Groves Council Gives Preliminary OK To Code Amendments

The Loxahatchee Groves Town Council gave preliminary approval Nov. 5 to ordinances designed to fix issues that town staff and committees had found in the town’s Uniform Land Development Code.

Planning Consultant Jim Fleischmann said staff members wrote the proposed ULDC amendments at the direction of the council to create a more user-friendly special exception process for operations in agricultural, commercial and institutional/public facilities districts.

“Staff has worked closely with the ULDC Review Committee and the Planning & Zoning Board to develop the proposed code revisions,” Fleischmann said.

Staff had met four separate times with the ULDC committee, he said, and recommended approval of the proposed amendments in June with minor revisions, which were incorporated into the ordinance.

The Planning & Zoning Board recommended approval in September with three basic revisions: adding rodeo events as a special exception use, expanding the definition of temporary events and giving the town manager broader leeway to approve or determine what may be a special exception.

“As a result of staff’s working with the ULDC committee and the zoning board, we’ve pretty much arrived at a consensus of the town staff and the town’s committees as to what should be included in the proposed ordinance,” Fleischmann said.

In order to create a more user-friendly ordinance, there are now three categories of special exceptions based on potential impact to surrounding neighbors, with Category A having the most potential impact and Category C the least, Fleischmann said.

“We have also simplified the application and approval process, and we have revised the public notice requirements to reduce costs for property owners applying for special exceptions,” he said, explaining that the Category A uses would still go through the full special exception process.

Category B uses, which have less impact, would go through a modified special exception process to get approval more quickly and with less expense. Category C is for temporary events, which can potentially be approved by town staff as long as the activity does not exceed 24 hours.

He added that private, temporary events for family and friends of the property owner, on the owner’s property, that occur for no more than 24 hours, are no longer required to obtain special exception approval.

“That was something that the ULDC committee in particular wanted to make sure we include in here,” Fleischmann said.

He explained that Category A special exceptions will still be required to submit a site plan. “The way the code is now, all special exceptions have to prepare a site plan,” he said. “That’s part of the reason why the special exception process is so onerous at this point.
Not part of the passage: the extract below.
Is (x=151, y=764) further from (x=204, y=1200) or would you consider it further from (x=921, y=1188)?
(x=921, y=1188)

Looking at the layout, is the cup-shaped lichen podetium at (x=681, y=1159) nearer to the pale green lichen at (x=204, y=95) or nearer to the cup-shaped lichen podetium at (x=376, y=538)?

Special exceptions are very costly to put together. Category A special exceptions, which are those that potentially have the greatest impacts, we feel should still go through that process.”

Category B special exceptions would still need to get a zoning confirmation letter from staff stating that all the requirements of the town’s land development code have been met. They must also supply a sketch or drawing of what they intend to do on the property.

Category C special exceptions only need to file an affidavit that the activity is not going to occur on the property for more than 24 consecutive hours.

“Category A is approval by council, Category B is authorization by the town manager with notification to the council, and Category C is essentially authorization by the town manager only,” Fleischmann said, pointing out that there is also a provision that a Category B special exception the town manager deems potentially excessive can be elevated it to Category A for full council review.

Fleischmann also noted that commercial equestrian operations in agricultural residential areas, which currently need special exception approval, would no longer be required. “The ULDC committee was pretty adamant of the fact that that should not require special-exception approval at all because it’s a bona fide agricultural use,” Fleischmann said.

Rodeo events, however, were determined not to be a bona fide agricultural use and were identified specifically as requiring special exceptions.

Fleischmann also noted that there were few special exception requirements for commercial and commercial-low zoning districts, and the few that did had been assigned a category. “We have ‘day labor hiring center,’ and ‘outdoor events,’ and that’s it,” he said. “We assigned Category A to day labor hiring center, and they need to get full special exception approval, and outdoor events get Category B.”

He also pointed out that institutional and public facilities districts special exceptions were also assigned categories, with outdoor events in Category B, private clubs or lodges in Category A and day labor hiring center in Category B.

Councilman Jim Rockett noted that Category C activities did not require giving notice to adjoining property owners. “Since that’s easy enough to do and it’s approved by the town manager, that would be a courtesy that I would expect we might want to do,” Rockett said.

Councilman Ryan Liang made a motion to approve the ordinance, adding the requirement that categories B and C have the same notice requirements, and it carried 4-0 with Councilman Tom Goltzené absent.

Mayor David Browning thanked the members of the committees for numerous hours they had spent going over the amendments.

The final reading and adoption is set for Tuesday, Dec. 3.